── Quoted passage ──

Routine vaccination is an essential preventive care service for children, adolescents, and adults (including pregnant women) that should not be delayed because of the COVID-19 pandemic. In light of COVID-19-related reductions in people accessing vaccination services, it is important to assess the vaccination status of all patients at each visit to avoid missed opportunities for vaccination and ensure timely vaccine catch-up. All vaccines due or overdue should be administered according to the recommended CDC immunization schedules during that visit, unless a specific contraindication exists, to provide protection as soon as possible as well as minimize the number of healthcare visits needed to complete vaccination.
- Children and adolescents: Healthcare providers should identify children who have missed well-child visits and/or recommended vaccinations and contact parents to schedule in-person appointments, starting with newborns, infants and children up to 24 months, young children, and extending through adolescence. Additional guidance is available for the prevention of mother-to-child transmission of hepatitis B during COVID-19-related disruptions.
- Pregnant women: If administration of the recommended maternal vaccines (tetanus toxoid, reduced diphtheria toxoid, and acellular pertussis (Tdap) and influenza) has been delayed because of reduced or deferred in-person prenatal care visits, pregnant women should be scheduled for follow-up and receive vaccination during the next in-person appointment.
- Adults: Healthcare providers, whether they administer vaccines or not, should take steps to ensure that their patients continue to receive vaccines according to the Standards for Adult Immunization Practice. Older adults and adults with underlying medical conditions are particularly at increased risk for preventable disease and complications if vaccination is deferred.
Annual influenza vaccination is recommended for all persons age 6 months and older to decrease morbidity and mortality caused by influenza. Healthcare providers should consult current influenza vaccine recommendations for guidance around the timing of administration and use of specific vaccines.
During the COVID-19 pandemic, reducing the overall burden of respiratory illnesses is important to protect vulnerable populations at risk for severe illness, the healthcare system, and other critical infrastructure. Thus, healthcare providers should use every opportunity during the influenza vaccination season to administer influenza vaccines to all eligible persons, including:
- Essential workers: Healthcare personnel, including nursing home, long-term care facility, and pharmacy staff, and other critical infrastructure workforce
- Persons at increased risk for severe illness from COVID-19: Including adults age 65 years and older, residents in a nursing home or long-term care facility, persons of all ages with certain underlying medical conditions. Severe illness from COVID-19 has been observed to disproportionately affect members of certain racial/ethnic minority groups
- Persons at high risk for influenza complications: Including infants and young children, children with neurologic conditions, pregnant women, adults age 65 years and older, and other persons with certain underlying medical conditions
Routine vaccination should be deferred for persons with suspected or confirmed COVID-19, regardless of symptoms, until criteria have been met for them to discontinue isolation. While mild illness is not a contraindication to vaccination, vaccination visits for these individuals should be postponed to avoid exposing healthcare personnel and other patients to the virus that causes COVID-19. When scheduling or confirming appointments for vaccination, patients should be instructed to notify the provider’s office in advance if they currently have or develop any symptoms of COVID-19.

───

**What this exercise asks**.
[A] Which maternal vaccines does the vaccination guidance recommend for pregnant women?
[B] Continue the vaccination guidance past its final sentence.

── Material shown ──

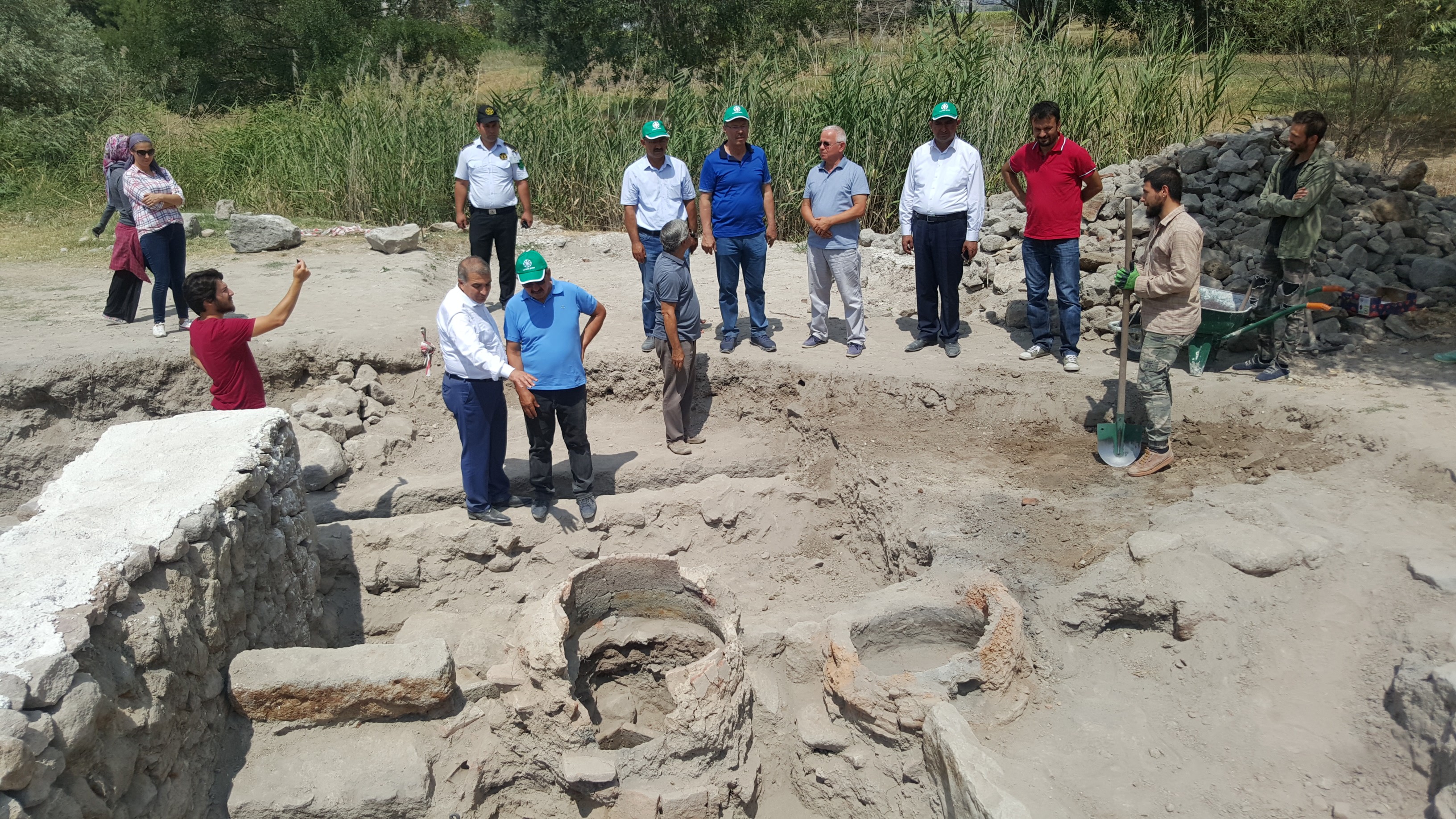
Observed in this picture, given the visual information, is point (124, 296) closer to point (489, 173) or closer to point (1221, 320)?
point (489, 173)

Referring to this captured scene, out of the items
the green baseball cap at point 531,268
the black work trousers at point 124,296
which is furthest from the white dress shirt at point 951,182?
the black work trousers at point 124,296

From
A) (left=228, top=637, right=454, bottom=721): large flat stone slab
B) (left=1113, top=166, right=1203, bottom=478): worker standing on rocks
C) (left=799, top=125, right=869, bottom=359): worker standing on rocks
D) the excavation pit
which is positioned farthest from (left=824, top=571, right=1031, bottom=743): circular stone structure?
(left=799, top=125, right=869, bottom=359): worker standing on rocks

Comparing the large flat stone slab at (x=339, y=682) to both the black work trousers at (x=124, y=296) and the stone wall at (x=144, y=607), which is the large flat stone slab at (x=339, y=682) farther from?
the black work trousers at (x=124, y=296)

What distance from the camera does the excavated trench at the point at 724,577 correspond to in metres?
4.46

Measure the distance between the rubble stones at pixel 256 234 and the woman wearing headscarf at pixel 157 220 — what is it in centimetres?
264

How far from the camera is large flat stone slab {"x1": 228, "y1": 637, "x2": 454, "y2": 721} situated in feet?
13.5

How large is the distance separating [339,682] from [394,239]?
24.4 ft

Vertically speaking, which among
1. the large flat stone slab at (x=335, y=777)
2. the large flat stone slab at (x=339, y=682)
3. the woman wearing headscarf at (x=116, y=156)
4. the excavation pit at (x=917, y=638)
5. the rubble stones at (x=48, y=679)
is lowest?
the excavation pit at (x=917, y=638)

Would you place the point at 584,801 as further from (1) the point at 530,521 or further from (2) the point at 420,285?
(2) the point at 420,285

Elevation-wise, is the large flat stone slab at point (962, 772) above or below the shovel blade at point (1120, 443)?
below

───

**Answers by task**.
[A] Tdap (tetanus toxoid, reduced diphtheria toxoid, and acellular pertussis) and influenza.

[B]
Vaccination in the medical homeexternal icon is ideal to ensure that patients receive other preventive services that may have been deferred during the COVID-19 pandemic. However, vaccination at locations outside the medical home may help increase access to vaccines in some populations or situations, particularly when the patient does not have a primary care provider or when care in the medical home is not available or feasible. Regardless of vaccination location, best practices for storage and handling of vaccines and vaccine administration should be followed. In addition, information on administered vaccines should be documented (e.g., through the state-based immunization information system [IIS], patient’s electronic medical record, client-held paper immunization records) so that providers have accurate and timely information on their patients’ vaccination status and to ensure continuity of care in the setting of COVID-19-related disruptions to routine medical services.
The potential for asymptomatic transmission of the virus that causes COVID-19 underscores the importance of applying infection prevention practices to encounters with all patients, including physical distancing, respiratory and hand hygiene, surface decontamination, and source control while in a healthcare facility. Immunization providers should refer to the guidance developed to prevent the spread of COVID-19 in healthcare settings.
To help ensure the safe delivery of care during vaccination visits, providers should:
- Minimize chances for exposures, including:
- Screen for symptoms of COVID-19 and contact with persons with possible COVID-19 prior to and upon arrival at the facility and isolate symptomatic patients as soon as possible.
- Limit and monitor points of entry to the facility and install barriers, such as clear plastic sneeze guards, to limit physical contact with patients at triage.
- Implement policies for the use of a cloth face covering in persons over the age of 2 years (if tolerated).
- Ensure adherence to respiratory hygiene, cough etiquette, and hand hygiene.
- Ensure all staff adhere to the following infection prevention and control procedures:
- Follow Standard Precautions, which includes guidance for hand hygiene and cleaning the environment between patients.
- Wear a medical facemask at all times.
- Use eye protection based on level of community transmission:
- Moderate to substantial: Healthcare providers should wear eye protection given the increased likelihood of encountering asymptomatic COVID-19 patients.
- Minimal to none: Universal eye protection is considered optional, unless otherwise indicated as a part of Standard Precautions.
- Additional considerations for vaccine administration:
- Intranasal or oral vaccines:
- Healthcare providers should wear gloves when administering intranasal or oral vaccines because of the increased likelihood of coming into contact with a patient’s mucous membranes and body fluids. Gloves should be changed between patients in addition to performing hand hygiene.
- Administration of these vaccines is not considered an aerosol-generating procedure and thus, the use of an N95 or higher-level respirator is not recommended.
- Intramuscular or subcutaneous vaccines:
- If gloves are worn during vaccine administration, they should be changed between patients in addition to performing hand hygiene.
- Ensure physical distancing by implementing strategies, such as:
- Separating sick from well patients by scheduling these visits during different times of the day (e.g., well visits in the morning and sick visits in the afternoon), placing patients with sick visits in different areas of the facility, or scheduling patients with sick visits in a different location from well visits (when available).
- Reduce crowding in waiting areas by asking patients to remain outside (e.g., stay in their vehicles, if applicable) until they are called into the facility for their appointment.
- Ensure that physical distancing measures, with separation of at least 6 feet between patients and visitors, are maintained during all aspects of the visit, including check-in, checkout, screening procedures, and postvaccination monitoring using strategies such as physical barriers, signs, ropes, and floor markings.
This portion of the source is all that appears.